Di samping penegakan aturan, faktor profesionalisme dan idealisme anggota kepolisian juga memegang peran penting untuk mencegah penyalahgunaan barang bukti.

Dalam kasus Teddy Minahasa, tak bisa dipungkiri bahwa ada relasi antara senior-junior atau atasan-bawahan.

Alhasil, anak buah Teddy, misalnya AKBP Dody Prawiranegara dan polisi lain di bawahnya, ikut terlibat bahkan membantu peredaran narkoba.

"Iya, memang fakta itu yang terjadi. Terkait dengan kultur yang militeristik, taat pada atasan, 'siap jenderal', itu kan masih melekat di kepolisian," ujar Bambang.

Baca juga: Belajar dari Kasus Teddy Minahasa, Pengamat Sebut Aturan Penyimpanan Barang Bukti Narkoba Perlu Direvisi

Kondisi ini dipengaruhi adanya kecenderungan bawahan atau junior segan menolak perintah atasan. Budaya ini telah terbentuk sejak lama, bahkan sudah dipupuk ketika anggota mengenyam pendidikan di akademi.

Kedekatan antara senior dengan junior, kata Bambang, juga kerap menentukan apakah seorang anggota kepolisian dapat dipromosikan untuk naik jabatan.

"Karena sering kali promosi-promosi jabatan relatif hanya berdasarkan kedekatan. Kedekatan tidak melalui merit sistem yang mengedepankan kompetensi, kualitas," papar Bambang.

"Makanya dalam kesaksian Teddy Minahasa, pernah juga terungkap bahwa penjualan sabu itu untuk promosi AKBP Dody. Seperti itu kan untuk membiayai," lanjut dia.

Baca juga: Kasus Teddy Minahasa dan Kultur Senior-Junior di Polri yang Sulit Hilang...

Hal senada disampaikan Ketua Indonesia Police Watch (IPW) Sugeng Teguh Santoso.

Menurut Sugeng, junior atau bawahan cenderung acapkali tak berani menolak perintah senior karena khawatir tersingkirkan.

Situasi ini bahkan membuat para junior atau bawahan menyampingkan kesadaran bahwa perintah yang diberikan merupakan pelanggaran, bahkan tindak pidana.

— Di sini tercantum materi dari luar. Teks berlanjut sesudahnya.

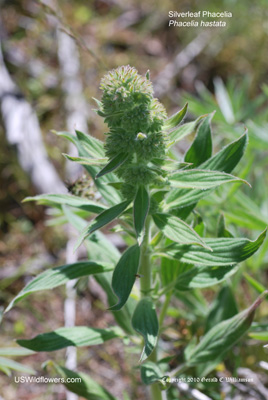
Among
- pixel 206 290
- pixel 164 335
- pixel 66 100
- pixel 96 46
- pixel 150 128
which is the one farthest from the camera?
pixel 96 46

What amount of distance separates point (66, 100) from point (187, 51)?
54.8 inches

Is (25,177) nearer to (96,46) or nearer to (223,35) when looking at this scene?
(96,46)

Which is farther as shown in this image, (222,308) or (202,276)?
(222,308)

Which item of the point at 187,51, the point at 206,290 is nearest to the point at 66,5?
the point at 187,51

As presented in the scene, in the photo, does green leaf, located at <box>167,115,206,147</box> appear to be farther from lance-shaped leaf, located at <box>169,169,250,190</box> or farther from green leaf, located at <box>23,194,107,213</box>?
green leaf, located at <box>23,194,107,213</box>

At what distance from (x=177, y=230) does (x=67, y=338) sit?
58cm

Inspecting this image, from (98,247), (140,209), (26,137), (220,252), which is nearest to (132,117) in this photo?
(140,209)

"Kalau tidak mau mengikuti aturan main dari pimpinannya atau seniornya biasanya akan tersingkir, tidak akan mendapatkan suatu penugasan, tidak akan mendapatkan promosi," tutur Sugeng.

Menurut Sugeng, budaya relasi tersebut tidak dapat dihilangkan dari tubuh Polri, selama tak ada sikap independensi dan profesionalisme dari setiap anggota.

Padahal, Peraturan Kepala Kepolisian RI Nomor 7 Tahun 2022 secara tegas menerangkan bahwa perintah dari atasan, yang dinilai melanggar hukum, wajib ditolak.

"Jadi memang kembali kepada sikap independensi maupun profesionalisme dari bawahan," kata Sugeng.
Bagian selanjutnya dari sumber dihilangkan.